**What you should do**
Within the entries below, find the lines that hold "burst" and report only how many there are.

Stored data
((

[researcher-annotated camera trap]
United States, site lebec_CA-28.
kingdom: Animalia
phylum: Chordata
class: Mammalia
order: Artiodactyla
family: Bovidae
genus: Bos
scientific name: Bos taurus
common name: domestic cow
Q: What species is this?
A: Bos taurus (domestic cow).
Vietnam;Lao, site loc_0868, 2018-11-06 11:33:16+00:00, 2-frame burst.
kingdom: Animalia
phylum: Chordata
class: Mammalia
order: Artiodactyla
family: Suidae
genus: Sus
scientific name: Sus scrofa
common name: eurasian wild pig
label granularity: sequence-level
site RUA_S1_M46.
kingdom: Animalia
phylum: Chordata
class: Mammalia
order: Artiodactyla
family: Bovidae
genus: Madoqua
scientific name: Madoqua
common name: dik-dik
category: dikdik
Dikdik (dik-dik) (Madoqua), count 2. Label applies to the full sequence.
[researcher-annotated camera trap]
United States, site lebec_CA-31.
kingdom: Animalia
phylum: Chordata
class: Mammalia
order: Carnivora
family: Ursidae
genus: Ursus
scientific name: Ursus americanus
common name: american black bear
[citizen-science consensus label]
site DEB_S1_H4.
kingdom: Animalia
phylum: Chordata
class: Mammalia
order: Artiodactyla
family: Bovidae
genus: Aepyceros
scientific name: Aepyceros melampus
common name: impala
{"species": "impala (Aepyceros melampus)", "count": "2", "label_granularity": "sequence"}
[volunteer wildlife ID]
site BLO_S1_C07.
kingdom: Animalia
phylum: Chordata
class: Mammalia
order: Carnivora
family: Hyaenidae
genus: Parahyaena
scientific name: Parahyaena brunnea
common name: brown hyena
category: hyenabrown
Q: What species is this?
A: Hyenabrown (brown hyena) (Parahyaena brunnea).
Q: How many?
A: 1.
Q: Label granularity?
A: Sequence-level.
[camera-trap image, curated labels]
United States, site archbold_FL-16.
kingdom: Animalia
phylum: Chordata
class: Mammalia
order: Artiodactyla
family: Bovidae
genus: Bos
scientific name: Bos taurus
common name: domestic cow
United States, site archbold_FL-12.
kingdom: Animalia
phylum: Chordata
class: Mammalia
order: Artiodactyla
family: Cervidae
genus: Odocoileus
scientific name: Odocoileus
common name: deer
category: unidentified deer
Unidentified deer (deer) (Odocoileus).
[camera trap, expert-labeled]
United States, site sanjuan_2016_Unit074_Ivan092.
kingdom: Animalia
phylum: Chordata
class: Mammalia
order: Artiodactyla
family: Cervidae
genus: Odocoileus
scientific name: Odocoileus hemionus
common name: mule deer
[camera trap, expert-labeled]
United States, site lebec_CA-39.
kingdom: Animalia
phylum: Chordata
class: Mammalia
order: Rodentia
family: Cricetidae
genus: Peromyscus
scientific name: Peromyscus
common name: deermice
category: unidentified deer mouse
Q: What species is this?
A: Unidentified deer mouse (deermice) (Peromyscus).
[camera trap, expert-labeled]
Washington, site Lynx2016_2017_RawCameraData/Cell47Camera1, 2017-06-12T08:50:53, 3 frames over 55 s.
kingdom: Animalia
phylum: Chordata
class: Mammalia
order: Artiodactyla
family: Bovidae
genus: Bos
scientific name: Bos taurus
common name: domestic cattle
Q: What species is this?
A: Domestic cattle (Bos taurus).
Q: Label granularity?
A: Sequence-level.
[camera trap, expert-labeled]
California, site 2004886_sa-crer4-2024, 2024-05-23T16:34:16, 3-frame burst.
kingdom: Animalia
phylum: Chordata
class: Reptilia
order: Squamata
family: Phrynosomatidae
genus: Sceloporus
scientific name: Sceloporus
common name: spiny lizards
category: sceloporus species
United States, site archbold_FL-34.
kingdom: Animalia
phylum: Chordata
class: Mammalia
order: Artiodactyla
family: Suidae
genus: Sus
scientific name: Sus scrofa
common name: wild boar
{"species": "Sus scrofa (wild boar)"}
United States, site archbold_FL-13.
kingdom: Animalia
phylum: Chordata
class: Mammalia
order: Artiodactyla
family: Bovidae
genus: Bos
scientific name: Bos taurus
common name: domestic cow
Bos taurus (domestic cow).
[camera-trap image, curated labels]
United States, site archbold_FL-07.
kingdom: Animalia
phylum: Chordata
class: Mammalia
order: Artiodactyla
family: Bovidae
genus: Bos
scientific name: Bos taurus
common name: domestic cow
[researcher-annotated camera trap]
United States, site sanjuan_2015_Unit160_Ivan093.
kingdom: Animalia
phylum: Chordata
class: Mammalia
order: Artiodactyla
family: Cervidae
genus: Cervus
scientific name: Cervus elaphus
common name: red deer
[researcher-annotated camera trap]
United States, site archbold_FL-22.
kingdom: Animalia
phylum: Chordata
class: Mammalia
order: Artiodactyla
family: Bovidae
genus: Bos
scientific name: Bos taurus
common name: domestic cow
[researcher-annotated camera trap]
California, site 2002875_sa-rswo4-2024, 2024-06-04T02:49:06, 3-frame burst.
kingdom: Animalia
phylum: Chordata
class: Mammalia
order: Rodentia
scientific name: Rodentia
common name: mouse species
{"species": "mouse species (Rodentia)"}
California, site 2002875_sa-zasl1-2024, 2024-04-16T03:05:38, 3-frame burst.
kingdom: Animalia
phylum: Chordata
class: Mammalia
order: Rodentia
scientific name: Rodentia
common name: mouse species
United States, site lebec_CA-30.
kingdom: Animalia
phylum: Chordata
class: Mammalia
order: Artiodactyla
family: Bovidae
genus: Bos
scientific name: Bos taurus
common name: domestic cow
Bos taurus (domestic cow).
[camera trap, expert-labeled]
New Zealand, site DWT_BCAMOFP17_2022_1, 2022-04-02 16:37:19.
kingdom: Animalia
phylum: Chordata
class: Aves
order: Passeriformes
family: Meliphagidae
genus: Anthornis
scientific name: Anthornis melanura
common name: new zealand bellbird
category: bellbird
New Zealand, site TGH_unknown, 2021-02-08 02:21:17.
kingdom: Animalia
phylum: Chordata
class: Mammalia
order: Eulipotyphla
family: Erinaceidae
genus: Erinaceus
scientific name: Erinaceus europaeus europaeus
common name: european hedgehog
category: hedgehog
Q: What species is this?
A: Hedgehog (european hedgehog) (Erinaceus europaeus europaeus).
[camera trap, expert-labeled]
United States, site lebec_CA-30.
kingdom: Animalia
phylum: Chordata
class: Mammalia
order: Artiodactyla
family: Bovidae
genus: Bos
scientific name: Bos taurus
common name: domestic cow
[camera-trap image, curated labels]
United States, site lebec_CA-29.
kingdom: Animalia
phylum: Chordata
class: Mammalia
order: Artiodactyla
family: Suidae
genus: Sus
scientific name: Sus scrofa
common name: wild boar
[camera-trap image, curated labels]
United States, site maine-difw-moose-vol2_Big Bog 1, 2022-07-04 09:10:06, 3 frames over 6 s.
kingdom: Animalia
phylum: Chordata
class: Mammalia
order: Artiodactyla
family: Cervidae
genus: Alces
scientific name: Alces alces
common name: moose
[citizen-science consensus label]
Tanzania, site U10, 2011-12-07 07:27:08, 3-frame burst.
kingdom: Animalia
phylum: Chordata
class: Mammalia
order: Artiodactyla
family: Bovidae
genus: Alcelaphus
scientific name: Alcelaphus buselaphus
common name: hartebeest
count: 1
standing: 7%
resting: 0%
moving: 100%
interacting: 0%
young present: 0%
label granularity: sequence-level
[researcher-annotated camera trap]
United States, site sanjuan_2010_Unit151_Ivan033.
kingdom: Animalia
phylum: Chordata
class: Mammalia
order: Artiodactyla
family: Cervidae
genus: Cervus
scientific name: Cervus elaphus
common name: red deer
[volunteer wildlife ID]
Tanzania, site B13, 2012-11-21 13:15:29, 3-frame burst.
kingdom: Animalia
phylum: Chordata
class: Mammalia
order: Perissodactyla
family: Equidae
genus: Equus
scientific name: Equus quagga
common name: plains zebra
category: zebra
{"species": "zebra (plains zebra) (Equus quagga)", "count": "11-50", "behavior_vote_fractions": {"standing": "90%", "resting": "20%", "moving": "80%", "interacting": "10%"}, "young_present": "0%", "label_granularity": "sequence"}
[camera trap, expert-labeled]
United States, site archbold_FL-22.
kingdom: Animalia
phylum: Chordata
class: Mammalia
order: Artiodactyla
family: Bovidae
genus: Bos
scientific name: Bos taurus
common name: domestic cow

))

**Result of this exercise**
6